== Assigned task ==
Please output the entries below exactly as they are.

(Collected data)
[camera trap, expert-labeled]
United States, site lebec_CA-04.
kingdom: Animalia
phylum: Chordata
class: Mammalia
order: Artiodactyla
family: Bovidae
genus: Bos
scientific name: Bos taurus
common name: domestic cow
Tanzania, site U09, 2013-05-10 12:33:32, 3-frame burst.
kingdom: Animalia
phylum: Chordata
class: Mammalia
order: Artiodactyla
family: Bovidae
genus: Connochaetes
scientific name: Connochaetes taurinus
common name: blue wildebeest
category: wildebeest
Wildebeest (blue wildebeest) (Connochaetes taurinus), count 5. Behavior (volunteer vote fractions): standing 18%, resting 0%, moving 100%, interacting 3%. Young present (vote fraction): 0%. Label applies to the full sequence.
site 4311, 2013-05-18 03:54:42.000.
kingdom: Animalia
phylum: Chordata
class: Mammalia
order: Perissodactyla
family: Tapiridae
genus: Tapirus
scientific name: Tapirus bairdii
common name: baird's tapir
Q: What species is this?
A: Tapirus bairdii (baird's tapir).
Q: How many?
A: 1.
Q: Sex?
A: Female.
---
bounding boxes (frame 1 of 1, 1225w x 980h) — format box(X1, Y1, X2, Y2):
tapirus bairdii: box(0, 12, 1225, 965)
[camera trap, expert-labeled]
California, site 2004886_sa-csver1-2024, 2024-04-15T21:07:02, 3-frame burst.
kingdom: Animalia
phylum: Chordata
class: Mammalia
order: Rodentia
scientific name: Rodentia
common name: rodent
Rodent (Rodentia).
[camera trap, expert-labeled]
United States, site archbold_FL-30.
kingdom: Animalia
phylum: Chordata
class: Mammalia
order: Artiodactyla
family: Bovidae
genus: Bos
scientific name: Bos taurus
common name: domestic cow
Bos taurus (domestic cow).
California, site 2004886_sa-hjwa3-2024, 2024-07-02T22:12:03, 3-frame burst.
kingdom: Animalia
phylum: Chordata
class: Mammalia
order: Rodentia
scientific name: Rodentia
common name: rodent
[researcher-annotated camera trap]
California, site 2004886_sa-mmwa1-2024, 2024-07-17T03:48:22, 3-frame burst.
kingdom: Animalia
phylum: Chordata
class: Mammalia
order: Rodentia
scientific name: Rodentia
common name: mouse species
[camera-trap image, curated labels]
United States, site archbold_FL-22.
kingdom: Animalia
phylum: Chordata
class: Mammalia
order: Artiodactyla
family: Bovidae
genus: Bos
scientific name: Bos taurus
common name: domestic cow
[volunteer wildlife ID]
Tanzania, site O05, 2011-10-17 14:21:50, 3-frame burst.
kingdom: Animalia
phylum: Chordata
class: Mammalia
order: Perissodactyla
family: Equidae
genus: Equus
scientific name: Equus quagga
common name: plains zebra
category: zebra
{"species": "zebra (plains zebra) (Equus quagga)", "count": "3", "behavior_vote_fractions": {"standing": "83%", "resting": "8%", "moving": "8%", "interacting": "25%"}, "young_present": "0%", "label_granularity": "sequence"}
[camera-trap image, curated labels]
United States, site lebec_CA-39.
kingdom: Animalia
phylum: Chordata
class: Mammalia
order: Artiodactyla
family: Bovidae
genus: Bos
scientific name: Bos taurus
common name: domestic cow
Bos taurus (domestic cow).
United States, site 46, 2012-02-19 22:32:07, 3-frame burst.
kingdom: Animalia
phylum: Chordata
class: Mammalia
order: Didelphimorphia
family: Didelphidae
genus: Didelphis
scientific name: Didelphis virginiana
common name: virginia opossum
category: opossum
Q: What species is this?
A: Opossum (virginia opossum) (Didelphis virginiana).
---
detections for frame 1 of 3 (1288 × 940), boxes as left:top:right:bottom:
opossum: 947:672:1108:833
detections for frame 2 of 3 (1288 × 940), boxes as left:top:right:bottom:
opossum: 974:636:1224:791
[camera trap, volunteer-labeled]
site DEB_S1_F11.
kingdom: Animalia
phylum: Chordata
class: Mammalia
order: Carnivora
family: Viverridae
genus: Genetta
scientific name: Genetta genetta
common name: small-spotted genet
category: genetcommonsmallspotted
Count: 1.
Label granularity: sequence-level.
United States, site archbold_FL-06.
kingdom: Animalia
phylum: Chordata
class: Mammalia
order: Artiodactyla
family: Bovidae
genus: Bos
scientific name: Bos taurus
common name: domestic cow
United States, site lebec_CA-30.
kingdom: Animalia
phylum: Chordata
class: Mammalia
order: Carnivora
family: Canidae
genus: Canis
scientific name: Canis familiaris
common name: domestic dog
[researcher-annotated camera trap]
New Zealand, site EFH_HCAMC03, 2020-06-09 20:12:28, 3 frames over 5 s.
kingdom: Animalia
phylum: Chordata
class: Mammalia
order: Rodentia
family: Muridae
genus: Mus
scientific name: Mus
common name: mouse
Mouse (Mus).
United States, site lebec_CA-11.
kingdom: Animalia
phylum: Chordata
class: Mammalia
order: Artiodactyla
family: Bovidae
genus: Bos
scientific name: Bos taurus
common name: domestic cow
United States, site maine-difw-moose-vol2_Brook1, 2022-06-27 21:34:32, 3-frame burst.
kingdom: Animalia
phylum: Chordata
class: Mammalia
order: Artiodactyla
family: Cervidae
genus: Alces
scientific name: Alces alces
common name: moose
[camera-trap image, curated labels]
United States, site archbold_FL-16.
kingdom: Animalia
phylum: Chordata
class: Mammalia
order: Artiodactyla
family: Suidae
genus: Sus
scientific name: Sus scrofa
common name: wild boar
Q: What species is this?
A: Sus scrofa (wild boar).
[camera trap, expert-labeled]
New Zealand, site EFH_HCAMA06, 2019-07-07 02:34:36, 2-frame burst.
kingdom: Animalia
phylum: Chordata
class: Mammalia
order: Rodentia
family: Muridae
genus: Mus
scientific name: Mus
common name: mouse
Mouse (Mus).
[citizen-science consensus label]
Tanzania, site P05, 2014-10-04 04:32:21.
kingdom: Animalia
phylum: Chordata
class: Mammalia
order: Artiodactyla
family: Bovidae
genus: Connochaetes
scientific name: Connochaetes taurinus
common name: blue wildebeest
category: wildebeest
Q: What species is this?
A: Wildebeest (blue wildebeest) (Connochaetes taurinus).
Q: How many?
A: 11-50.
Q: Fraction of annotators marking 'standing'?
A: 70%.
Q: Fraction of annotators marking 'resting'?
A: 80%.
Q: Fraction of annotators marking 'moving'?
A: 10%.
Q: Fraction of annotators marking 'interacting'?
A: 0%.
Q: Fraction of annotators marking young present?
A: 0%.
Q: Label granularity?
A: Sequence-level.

== Exercise output ==
[camera trap, expert-labeled]
United States, site lebec_CA-04.
kingdom: Animalia
phylum: Chordata
class: Mammalia
order: Artiodactyla
family: Bovidae
genus: Bos
scientific name: Bos taurus
common name: domestic cow
Tanzania, site U09, 2013-05-10 12:33:32, 3-frame burst.
kingdom: Animalia
phylum: Chordata
class: Mammalia
order: Artiodactyla
family: Bovidae
genus: Connochaetes
scientific name: Connochaetes taurinus
common name: blue wildebeest
category: wildebeest
Wildebeest (blue wildebeest) (Connochaetes taurinus), count 5. Behavior (volunteer vote fractions): standing 18%, resting 0%, moving 100%, interacting 3%. Young present (vote fraction): 0%. Label applies to the full sequence.
site 4311, 2013-05-18 03:54:42.000.
kingdom: Animalia
phylum: Chordata
class: Mammalia
order: Perissodactyla
family: Tapiridae
genus: Tapirus
scientific name: Tapirus bairdii
common name: baird's tapir
Q: What species is this?
A: Tapirus bairdii (baird's tapir).
Q: How many?
A: 1.
Q: Sex?
A: Female.
---
bounding boxes (frame 1 of 1, 1225w x 980h) — format box(X1, Y1, X2, Y2):
tapirus bairdii: box(0, 12, 1225, 965)
[camera trap, expert-labeled]
California, site 2004886_sa-csver1-2024, 2024-04-15T21:07:02, 3-frame burst.
kingdom: Animalia
phylum: Chordata
class: Mammalia
order: Rodentia
scientific name: Rodentia
common name: rodent
Rodent (Rodentia).
[camera trap, expert-labeled]
United States, site archbold_FL-30.
kingdom: Animalia
phylum: Chordata
class: Mammalia
order: Artiodactyla
family: Bovidae
genus: Bos
scientific name: Bos taurus
common name: domestic cow
Bos taurus (domestic cow).
California, site 2004886_sa-hjwa3-2024, 2024-07-02T22:12:03, 3-frame burst.
kingdom: Animalia
phylum: Chordata
class: Mammalia
order: Rodentia
scientific name: Rodentia
common name: rodent
[researcher-annotated camera trap]
California, site 2004886_sa-mmwa1-2024, 2024-07-17T03:48:22, 3-frame burst.
kingdom: Animalia
phylum: Chordata
class: Mammalia
order: Rodentia
scientific name: Rodentia
common name: mouse species
[camera-trap image, curated labels]
United States, site archbold_FL-22.
kingdom: Animalia
phylum: Chordata
class: Mammalia
order: Artiodactyla
family: Bovidae
genus: Bos
scientific name: Bos taurus
common name: domestic cow
[volunteer wildlife ID]
Tanzania, site O05, 2011-10-17 14:21:50, 3-frame burst.
kingdom: Animalia
phylum: Chordata
class: Mammalia
order: Perissodactyla
family: Equidae
genus: Equus
scientific name: Equus quagga
common name: plains zebra
category: zebra
{"species": "zebra (plains zebra) (Equus quagga)", "count": "3", "behavior_vote_fractions": {"standing": "83%", "resting": "8%", "moving": "8%", "interacting": "25%"}, "young_present": "0%", "label_granularity": "sequence"}
[camera-trap image, curated labels]
United States, site lebec_CA-39.
kingdom: Animalia
phylum: Chordata
class: Mammalia
order: Artiodactyla
family: Bovidae
genus: Bos
scientific name: Bos taurus
common name: domestic cow
Bos taurus (domestic cow).
United States, site 46, 2012-02-19 22:32:07, 3-frame burst.
kingdom: Animalia
phylum: Chordata
class: Mammalia
order: Didelphimorphia
family: Didelphidae
genus: Didelphis
scientific name: Didelphis virginiana
common name: virginia opossum
category: opossum
Q: What species is this?
A: Opossum (virginia opossum) (Didelphis virginiana).
---
detections for frame 1 of 3 (1288 × 940), boxes as left:top:right:bottom:
opossum: 947:672:1108:833
detections for frame 2 of 3 (1288 × 940), boxes as left:top:right:bottom:
opossum: 974:636:1224:791
[camera trap, volunteer-labeled]
site DEB_S1_F11.
kingdom: Animalia
phylum: Chordata
class: Mammalia
order: Carnivora
family: Viverridae
genus: Genetta
scientific name: Genetta genetta
common name: small-spotted genet
category: genetcommonsmallspotted
Count: 1.
Label granularity: sequence-level.
United States, site archbold_FL-06.
kingdom: Animalia
phylum: Chordata
class: Mammalia
order: Artiodactyla
family: Bovidae
genus: Bos
scientific name: Bos taurus
common name: domestic cow
United States, site lebec_CA-30.
kingdom: Animalia
phylum: Chordata
class: Mammalia
order: Carnivora
family: Canidae
genus: Canis
scientific name: Canis familiaris
common name: domestic dog
[researcher-annotated camera trap]
New Zealand, site EFH_HCAMC03, 2020-06-09 20:12:28, 3 frames over 5 s.
kingdom: Animalia
phylum: Chordata
class: Mammalia
order: Rodentia
family: Muridae
genus: Mus
scientific name: Mus
common name: mouse
Mouse (Mus).
United States, site lebec_CA-11.
kingdom: Animalia
phylum: Chordata
class: Mammalia
order: Artiodactyla
family: Bovidae
genus: Bos
scientific name: Bos taurus
common name: domestic cow
United States, site maine-difw-moose-vol2_Brook1, 2022-06-27 21:34:32, 3-frame burst.
kingdom: Animalia
phylum: Chordata
class: Mammalia
order: Artiodactyla
family: Cervidae
genus: Alces
scientific name: Alces alces
common name: moose
[camera-trap image, curated labels]
United States, site archbold_FL-16.
kingdom: Animalia
phylum: Chordata
class: Mammalia
order: Artiodactyla
family: Suidae
genus: Sus
scientific name: Sus scrofa
common name: wild boar
Q: What species is this?
A: Sus scrofa (wild boar).
[camera trap, expert-labeled]
New Zealand, site EFH_HCAMA06, 2019-07-07 02:34:36, 2-frame burst.
kingdom: Animalia
phylum: Chordata
class: Mammalia
order: Rodentia
family: Muridae
genus: Mus
scientific name: Mus
common name: mouse
Mouse (Mus).
[citizen-science consensus label]
Tanzania, site P05, 2014-10-04 04:32:21.
kingdom: Animalia
phylum: Chordata
class: Mammalia
order: Artiodactyla
family: Bovidae
genus: Connochaetes
scientific name: Connochaetes taurinus
common name: blue wildebeest
category: wildebeest
Q: What species is this?
A: Wildebeest (blue wildebeest) (Connochaetes taurinus).
Q: How many?
A: 11-50.
Q: Fraction of annotators marking 'standing'?
A: 70%.
Q: Fraction of annotators marking 'resting'?
A: 80%.
Q: Fraction of annotators marking 'moving'?
A: 10%.
Q: Fraction of annotators marking 'interacting'?
A: 0%.
Q: Fraction of annotators marking young present?
A: 0%.
Q: Label granularity?
A: Sequence-level.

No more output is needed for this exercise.